Most metrics identify violations of good programming practices. In other words, they spot the incorrect or incomplete syntaxes or incorrect structures of various instructions. Good practices of architecture are not based on a special syntax, but on links between different components in different layers of the application.
I see two main interests in an analysis tool that can detect such links:
- Conduct impact analysis: there we go out of the field of code quality to get into the domain of retro-documentation or assistance with migration.
- Verify compliance with the rules of use of frameworks, proprietary or not.
I think this second point has a genuine interest. For example, when you centralize access to the data layer on some specialized components, or when all the objects in the presentation layer must go through a unique component to access the business logic layer, you like to be able to identify objects that do not respect these rules. Because the next change on one of these layers may not be implemented for these objects.
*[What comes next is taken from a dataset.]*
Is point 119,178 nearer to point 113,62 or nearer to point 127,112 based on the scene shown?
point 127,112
But these are mostly necessary for 3-tiers architectures, so J2EE and .Net mainly. Also, if your frameworks and architecture best practices are proprietary, you should expect a cost of customization.
These metrics are those that present the greatest number of false-positives. It is (relatively) easy to verify that a particular syntax is respected or not, so metrics corresponding to good programming practices are generally reliable. A metric that checks calls between certain types or classes of components will be much more context-sensitive and may require a systematic validation of the links after each analysis. At an higher cost of implementation and analysis.
Finally, you will probably find a proportion of 1 to 10 between these different kinds of rules: metrics about architecture good practices will not represent more than 10% of all rules proposed by the tool. And all are not critical.
So again, please check the suitability and cost, to your needs. The most complete tool is not necessarily the one that suits you best.
No need to buy a Hummer to go shopping: when you realize the effort to maneuver it and the time wasted trying to park, you may quickly leave it in the garage.